Here it is in all it’s glory.
Stats
Length of game time Wales remained in opponent’s 22 at end of the first- half: 10 minutes and 38 seconds
Points scored: 0
Penalties against Argentina: 5
Penalties against Wales: 1
Kicks at goal: 0
Times Wales opted for lineout from penalty: 3
Times Wales opted for scrum from penalty: 2
Scrums awarded for Argentina knock-ons: 2
Total scrums: 4
Driving mauls from lineouts: 3
Ball taking into contact by Wales: 9
Yellow cards: 1 (Argentina)
Timeline:
29:22: Wales enter the Pumas’ 22 after a break from Scott Williams who feeds to George North. North is tackled and from the subsequent phase Argentina infringe.
29:39: Penalty to Wales (offside by Nicolas Sanchez). Biggar kicks to the right-hand corner
30:53: Ken Owens hits Luke Charteris and Wales attempt a driving maul. Argentina penalised for early drive, but advantage played. A second penalty advantage is played for a defender entering the maul from the side. Using the free play, Biggar cross kicks to the left wing but nothing comes off it. Play brought back for the penalty and Pumas warned by the referee about potential binning..
31:30: Biggar kicks to the right-hand corner. Alan Wyn Jones takes it this time and another driving maul formed. Argentina cope with it, Wales told to use it and it eventually collapses. Wales play it and go into contact six times before being turned over by Puma captain Agustin Creevy. However, in the excitement to exploit an unprepared Welsh defence, Santiago Cordero knocks on and Wales get a scrum.
33:34: Wales have a scrum about 13 metres in from the left touchline. Collapses.
34:20: Scrum goes down again before put in and Wales get a penalty for loosehead Lucas Noguera “pulling out of the contest”

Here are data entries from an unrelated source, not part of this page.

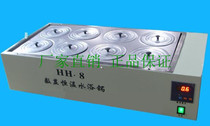 HH-S8 double-row eight-hole water bath boiler number of electric hot thermostatic water bath boiler manufacturer direct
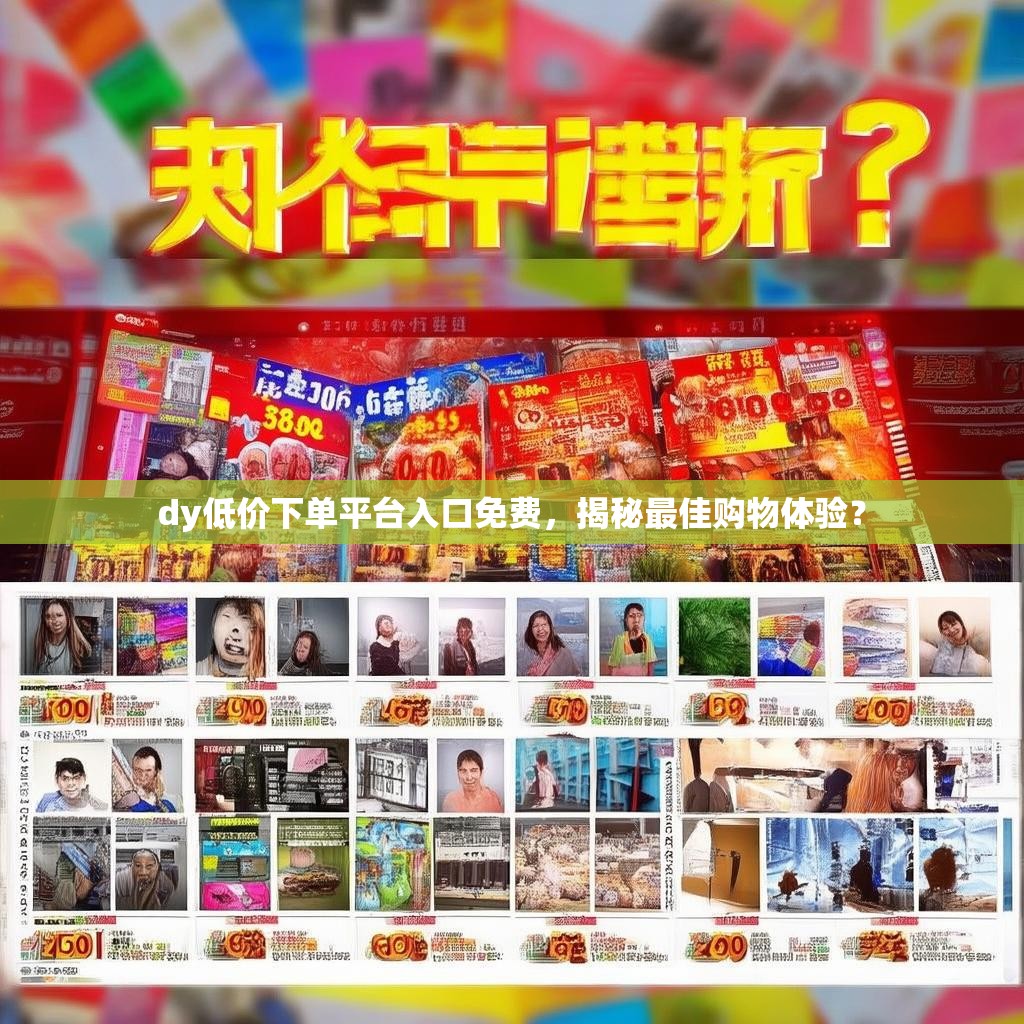 dy低价下单平台入口免费，揭秘最佳购物体验？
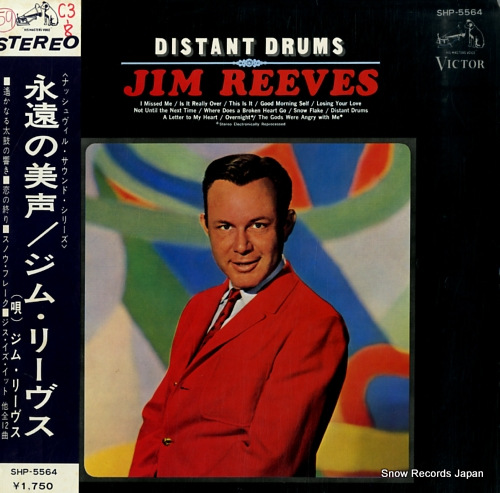 REEVES, JIM distant drums SHP-5564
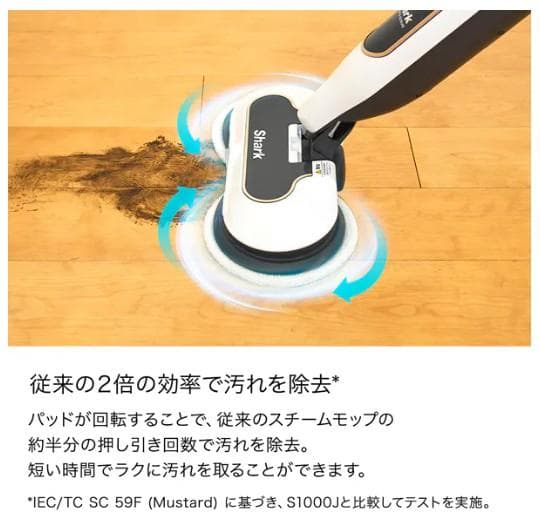 【新品未開封】Shark 回転スチームモップ ホワイト S8201JWH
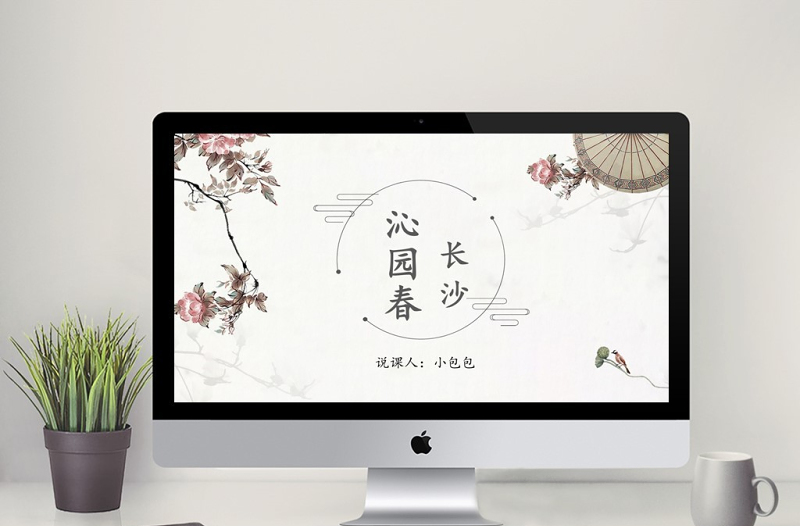 沁園春長沙課件說課PPT模板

34:43: Biggar kicks to the left-hand corner for a lineout. Owens hits Sam Warburton and Wales set the driving maul. It’s messy, gets stopped, then falls to the floor. The ball pops out and in his excitement to gather, scrum-half Martin Landajo knocks on. Letting Wales off again.
35:58: During treatment for an injury, referee Angus Gardner consults with his line judge. Gardner then tells the Welsh pack: “Just make sure on your lineout they’ve got access to the ball carrier and no one is coming around the front.” Meanwhile Argentina replace Joaquin Tuculet with Jeronimo de la Feunte
36:41: Players bind for the scrum. Wales put a good drive on and get a penalty advantage as the Pumas disintegrate. Advantage is played and Liam Williams almost goes over in the corner but is denied by just hitting touch with his foot before grounding. Wales get a penalty and opt for the scrum.
38:00: Teams engage for the scrum. Again it collapses, but the referee plays advantage to Wales and Moriarty and then Warburton goes into contact, Warburton is stripped in the tackle and the referee brings it back for the penalty.
38:33:Tight-head prop Ramrio Herrara is sin-binned for the latest scrum infringement by the Pumas. Wales opt for the scrum, forcing a change by Argentina as Enrique Pieretto comes on for flanker Javier Ortega Desio due to the yellow. Argentina’s wing Matias Moroni goes into the backrow.
39:20: Teams engage at the scrum.
39:31: Huge shove from Argentina and Gethin Jenkins and Ken Owen pop up and the referee penalises Wales.